Data under study Block Start
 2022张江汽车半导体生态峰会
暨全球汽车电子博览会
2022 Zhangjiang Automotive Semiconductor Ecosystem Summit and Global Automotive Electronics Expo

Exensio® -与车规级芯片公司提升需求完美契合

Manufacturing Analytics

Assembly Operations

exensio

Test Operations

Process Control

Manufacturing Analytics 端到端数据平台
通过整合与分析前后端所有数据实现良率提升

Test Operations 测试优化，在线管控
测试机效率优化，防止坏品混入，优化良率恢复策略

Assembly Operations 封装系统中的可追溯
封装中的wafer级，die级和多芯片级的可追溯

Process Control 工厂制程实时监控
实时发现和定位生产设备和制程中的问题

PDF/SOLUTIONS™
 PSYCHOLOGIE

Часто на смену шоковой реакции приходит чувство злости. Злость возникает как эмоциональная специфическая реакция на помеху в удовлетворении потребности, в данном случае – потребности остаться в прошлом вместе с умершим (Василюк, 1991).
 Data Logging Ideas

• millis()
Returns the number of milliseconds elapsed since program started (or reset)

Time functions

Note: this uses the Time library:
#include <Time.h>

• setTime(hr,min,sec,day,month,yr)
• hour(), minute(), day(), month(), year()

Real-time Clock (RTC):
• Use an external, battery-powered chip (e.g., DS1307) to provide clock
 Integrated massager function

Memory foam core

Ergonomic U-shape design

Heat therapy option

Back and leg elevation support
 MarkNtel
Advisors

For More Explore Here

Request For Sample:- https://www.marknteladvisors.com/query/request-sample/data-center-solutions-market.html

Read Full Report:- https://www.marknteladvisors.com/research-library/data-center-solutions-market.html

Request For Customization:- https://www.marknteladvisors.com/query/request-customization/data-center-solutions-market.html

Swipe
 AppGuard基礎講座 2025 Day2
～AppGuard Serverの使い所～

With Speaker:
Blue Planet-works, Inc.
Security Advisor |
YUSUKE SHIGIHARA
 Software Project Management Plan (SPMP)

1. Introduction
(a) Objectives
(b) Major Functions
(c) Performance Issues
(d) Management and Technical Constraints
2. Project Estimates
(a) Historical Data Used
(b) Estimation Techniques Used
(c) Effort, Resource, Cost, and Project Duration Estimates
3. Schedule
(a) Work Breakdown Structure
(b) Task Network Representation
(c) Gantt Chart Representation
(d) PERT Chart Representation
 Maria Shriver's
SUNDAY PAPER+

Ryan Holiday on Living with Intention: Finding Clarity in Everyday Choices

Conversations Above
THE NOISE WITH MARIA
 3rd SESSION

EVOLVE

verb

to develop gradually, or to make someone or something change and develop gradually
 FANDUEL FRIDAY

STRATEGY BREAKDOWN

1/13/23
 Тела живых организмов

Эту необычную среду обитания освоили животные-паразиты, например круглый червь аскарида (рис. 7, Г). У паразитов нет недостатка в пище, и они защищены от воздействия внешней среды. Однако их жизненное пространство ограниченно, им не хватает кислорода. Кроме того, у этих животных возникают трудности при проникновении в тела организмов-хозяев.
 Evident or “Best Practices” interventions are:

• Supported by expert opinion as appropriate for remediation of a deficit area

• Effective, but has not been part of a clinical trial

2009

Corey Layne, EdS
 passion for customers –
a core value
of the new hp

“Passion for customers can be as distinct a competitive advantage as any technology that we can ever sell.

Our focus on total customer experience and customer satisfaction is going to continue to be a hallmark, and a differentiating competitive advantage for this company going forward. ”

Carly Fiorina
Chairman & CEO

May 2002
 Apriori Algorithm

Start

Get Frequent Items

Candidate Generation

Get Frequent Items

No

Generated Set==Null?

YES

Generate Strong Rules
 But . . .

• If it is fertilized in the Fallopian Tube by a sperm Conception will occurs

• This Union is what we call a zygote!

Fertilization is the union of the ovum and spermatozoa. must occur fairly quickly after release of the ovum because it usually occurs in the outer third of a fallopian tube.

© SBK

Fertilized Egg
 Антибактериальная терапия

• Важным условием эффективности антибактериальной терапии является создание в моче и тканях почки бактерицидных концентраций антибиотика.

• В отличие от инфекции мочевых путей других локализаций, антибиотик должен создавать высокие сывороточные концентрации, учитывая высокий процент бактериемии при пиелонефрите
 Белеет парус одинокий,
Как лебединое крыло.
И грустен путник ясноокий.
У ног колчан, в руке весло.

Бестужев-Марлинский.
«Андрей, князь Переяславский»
Data under study Block End
● Directions for this task
Retype all the records above without changing a word.

● Answer box
 2022张江汽车半导体生态峰会
暨全球汽车电子博览会
2022 Zhangjiang Automotive Semiconductor Ecosystem Summit and Global Automotive Electronics Expo

Exensio® -与车规级芯片公司提升需求完美契合

Manufacturing Analytics

Assembly Operations

exensio

Test Operations

Process Control

Manufacturing Analytics 端到端数据平台
通过整合与分析前后端所有数据实现良率提升

Test Operations 测试优化，在线管控
测试机效率优化，防止坏品混入，优化良率恢复策略

Assembly Operations 封装系统中的可追溯
封装中的wafer级，die级和多芯片级的可追溯

Process Control 工厂制程实时监控
实时发现和定位生产设备和制程中的问题

PDF/SOLUTIONS™
 PSYCHOLOGIE

Часто на смену шоковой реакции приходит чувство злости. Злость возникает как эмоциональная специфическая реакция на помеху в удовлетворении потребности, в данном случае – потребности остаться в прошлом вместе с умершим (Василюк, 1991).
 Data Logging Ideas

• millis()
Returns the number of milliseconds elapsed since program started (or reset)

Time functions

Note: this uses the Time library:
#include <Time.h>

• setTime(hr,min,sec,day,month,yr)
• hour(), minute(), day(), month(), year()

Real-time Clock (RTC):
• Use an external, battery-powered chip (e.g., DS1307) to provide clock
 Integrated massager function

Memory foam core

Ergonomic U-shape design

Heat therapy option

Back and leg elevation support
 MarkNtel
Advisors

For More Explore Here

Request For Sample:- https://www.marknteladvisors.com/query/request-sample/data-center-solutions-market.html

Read Full Report:- https://www.marknteladvisors.com/research-library/data-center-solutions-market.html

Request For Customization:- https://www.marknteladvisors.com/query/request-customization/data-center-solutions-market.html

Swipe
 AppGuard基礎講座 2025 Day2
～AppGuard Serverの使い所～

With Speaker:
Blue Planet-works, Inc.
Security Advisor |
YUSUKE SHIGIHARA
 Software Project Management Plan (SPMP)

1. Introduction
(a) Objectives
(b) Major Functions
(c) Performance Issues
(d) Management and Technical Constraints
2. Project Estimates
(a) Historical Data Used
(b) Estimation Techniques Used
(c) Effort, Resource, Cost, and Project Duration Estimates
3. Schedule
(a) Work Breakdown Structure
(b) Task Network Representation
(c) Gantt Chart Representation
(d) PERT Chart Representation
 Maria Shriver's
SUNDAY PAPER+

Ryan Holiday on Living with Intention: Finding Clarity in Everyday Choices

Conversations Above
THE NOISE WITH MARIA
 3rd SESSION

EVOLVE

verb

to develop gradually, or to make someone or something change and develop gradually
 FANDUEL FRIDAY

STRATEGY BREAKDOWN

1/13/23
 Тела живых организмов

Эту необычную среду обитания освоили животные-паразиты, например круглый червь аскарида (рис. 7, Г). У паразитов нет недостатка в пище, и они защищены от воздействия внешней среды. Однако их жизненное пространство ограниченно, им не хватает кислорода. Кроме того, у этих животных возникают трудности при проникновении в тела организмов-хозяев.
 Evident or “Best Practices” interventions are:

• Supported by expert opinion as appropriate for remediation of a deficit area

• Effective, but has not been part of a clinical trial

2009

Corey Layne, EdS
 passion for customers –
a core value
of the new hp

“Passion for customers can be as distinct a competitive advantage as any technology that we can ever sell.

Our focus on total customer experience and customer satisfaction is going to continue to be a hallmark, and a differentiating competitive advantage for this company going forward. ”

Carly Fiorina
Chairman & CEO

May 2002
 Apriori Algorithm

Start

Get Frequent Items

Candidate Generation

Get Frequent Items

No

Generated Set==Null?

YES

Generate Strong Rules
 But . . .

• If it is fertilized in the Fallopian Tube by a sperm Conception will occurs

• This Union is what we call a zygote!

Fertilization is the union of the ovum and spermatozoa. must occur fairly quickly after release of the ovum because it usually occurs in the outer third of a fallopian tube.

© SBK

Fertilized Egg
 Антибактериальная терапия

• Важным условием эффективности антибактериальной терапии является создание в моче и тканях почки бактерицидных концентраций антибиотика.

• В отличие от инфекции мочевых путей других локализаций, антибиотик должен создавать высокие сывороточные концентрации, учитывая высокий процент бактериемии при пиелонефрите
 Белеет парус одинокий,
Как лебединое крыло.
И грустен путник ясноокий.
У ног колчан, в руке весло.

Бестужев-Марлинский.
«Андрей, князь Переяславский»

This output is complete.